Wir bringen Mikromobilität und Komfort nach Ägypten

MobiEV hat es sich zur Aufgabe gemacht, Elektromobilität auf den ägyptischen Markt mit 100 Millionen Einwohnern und 13 Millionen jährlichen Touristen zu bringen. Ihr Ziel ist es, Komfort und Vergnügen mit dem Service zu verbinden, indem Elektrofahrzeuge strategisch platziert werden, die kommerzielle und touristische Hotspots bedienen. MobiEV wird Technologie, wettbewerbsfähige Energiepreise und 350 Sonnentage nutzen, um seinen Kunden eine nachhaltige gemeinsame Mobilität zu bieten.

SHRINK Scooters (Vereinigtes Königreich) 🇬🇧

Großbritanniens erste von Studenten betriebene sozialbewusste Scooter-Sharing-Plattform

SHRINK Scooters ist Großbritanniens erste von Studenten betriebene, sozial bewusste Roller-Sharing-Plattform, die Studenten, die in den Randgebieten von Durham City leben, in das Universitätsleben integriert. Das Unternehmen plant, zunächst eine Flotte von 30 bis 40 Rollern einzubeziehen, und führt derzeit einen Diskurs mit der Universität und bereitet sich mit Unterstützung zahlreicher Berater darauf vor, die Herausforderung zu bewältigen, eine Lizenz vom Stadtrat zu erhalten.

Sun Spirit (Lettland) 🇱🇻

RigaSun bringt nachhaltigen Wasserverkehr nach RigaSun Spirit ist der Ansicht, dass Riga über eine Ressource verfügt, die nicht richtig genutzt wurde — den Fluss Daugava. Sie wollen einen grünen, energiebetriebenen, geruchlosen, geräuschlosen, modernen und nachhaltigen Verkehr innerhalb des Flusses bauen und ihn für Stadtbewohner und Gäste angenehm gestalten. Buchen Sie unterwegs und steigen Sie ein oder aus, wann immer Sie möchten.

Swap-City (Lettland) 🇱🇻

Kompaktes Carsharing zu den niedrigsten Preisen

Swap-City ist ein Dienst mit Sitz in Riga, der sich auf Elektro-Carsharing spezialisiert hat und nur einzigartige Kompaktwagen mit austauschbaren Batterien verwendet. Dadurch sind diese Autos immer verfügbar, ohne dass ihnen der Strom ausgeht. Die meisten Ersatzteile für den Innen- und Außenbereich werden mit einem 3D-Drucker hergestellt. Leichte und kleine Zweisitzer, die eine Entfernung von bis zu 150 km zurücklegen können. Sie bieten die kompaktesten Autos zu den niedrigsten Preisen!

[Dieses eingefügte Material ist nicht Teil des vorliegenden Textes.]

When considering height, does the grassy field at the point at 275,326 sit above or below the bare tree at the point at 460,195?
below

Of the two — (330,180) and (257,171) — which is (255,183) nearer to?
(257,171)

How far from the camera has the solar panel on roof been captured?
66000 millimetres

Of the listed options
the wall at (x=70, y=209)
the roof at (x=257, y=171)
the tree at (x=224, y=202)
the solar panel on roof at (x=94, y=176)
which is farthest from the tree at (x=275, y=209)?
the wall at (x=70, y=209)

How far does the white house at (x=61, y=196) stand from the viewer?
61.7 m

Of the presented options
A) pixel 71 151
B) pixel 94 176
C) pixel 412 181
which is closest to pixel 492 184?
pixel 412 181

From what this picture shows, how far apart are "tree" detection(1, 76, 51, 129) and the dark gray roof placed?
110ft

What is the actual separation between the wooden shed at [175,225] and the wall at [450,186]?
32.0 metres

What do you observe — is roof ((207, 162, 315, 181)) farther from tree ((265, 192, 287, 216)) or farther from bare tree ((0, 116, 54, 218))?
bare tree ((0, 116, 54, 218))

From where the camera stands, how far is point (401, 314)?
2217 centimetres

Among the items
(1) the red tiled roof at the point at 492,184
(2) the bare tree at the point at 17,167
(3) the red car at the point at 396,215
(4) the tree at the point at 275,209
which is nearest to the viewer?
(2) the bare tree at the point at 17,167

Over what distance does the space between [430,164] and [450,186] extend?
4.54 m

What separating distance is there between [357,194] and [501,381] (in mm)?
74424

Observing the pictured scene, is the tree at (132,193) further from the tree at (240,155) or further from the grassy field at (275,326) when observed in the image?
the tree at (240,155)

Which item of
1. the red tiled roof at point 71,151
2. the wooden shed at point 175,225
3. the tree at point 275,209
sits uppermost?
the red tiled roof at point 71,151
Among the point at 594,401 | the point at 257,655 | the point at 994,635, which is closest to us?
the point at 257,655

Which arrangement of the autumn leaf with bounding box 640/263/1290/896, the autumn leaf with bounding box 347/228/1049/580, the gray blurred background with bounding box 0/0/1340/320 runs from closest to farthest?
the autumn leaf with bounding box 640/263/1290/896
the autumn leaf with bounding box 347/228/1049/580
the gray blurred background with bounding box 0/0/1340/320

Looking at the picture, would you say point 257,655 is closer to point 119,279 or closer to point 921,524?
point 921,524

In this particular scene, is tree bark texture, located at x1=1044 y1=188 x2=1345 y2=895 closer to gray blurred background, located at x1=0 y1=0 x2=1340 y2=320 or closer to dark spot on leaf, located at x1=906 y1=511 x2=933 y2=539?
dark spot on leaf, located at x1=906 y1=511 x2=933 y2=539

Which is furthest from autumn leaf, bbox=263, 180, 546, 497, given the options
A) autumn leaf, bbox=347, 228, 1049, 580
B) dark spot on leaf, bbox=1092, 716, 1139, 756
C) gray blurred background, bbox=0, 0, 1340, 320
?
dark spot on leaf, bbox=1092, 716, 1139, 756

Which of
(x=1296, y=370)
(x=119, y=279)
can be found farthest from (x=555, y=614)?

In den nächsten 2 Monaten werden diese 12 Teams eng mit unseren Hauptmentoren zusammenarbeiten Johanna Braun und Mario Gamper um ihr Unternehmen am Ende des Programms erfolgreich zu gründen. Das Programm endet mit einem Demo-Tag am 1. Dezember (16:00 Uhr MEZ), an dem die Teams ihre Fortschritte und Geschäftspläne einer Jury vorstellen, um um Preise im Wert von bis zu 30.000 EUR zu kämpfen, die von ATOM Mobility, Funderbeam, KNOT, ACTON, Fluctuo, Sumsum und movmi bereitgestellt werden.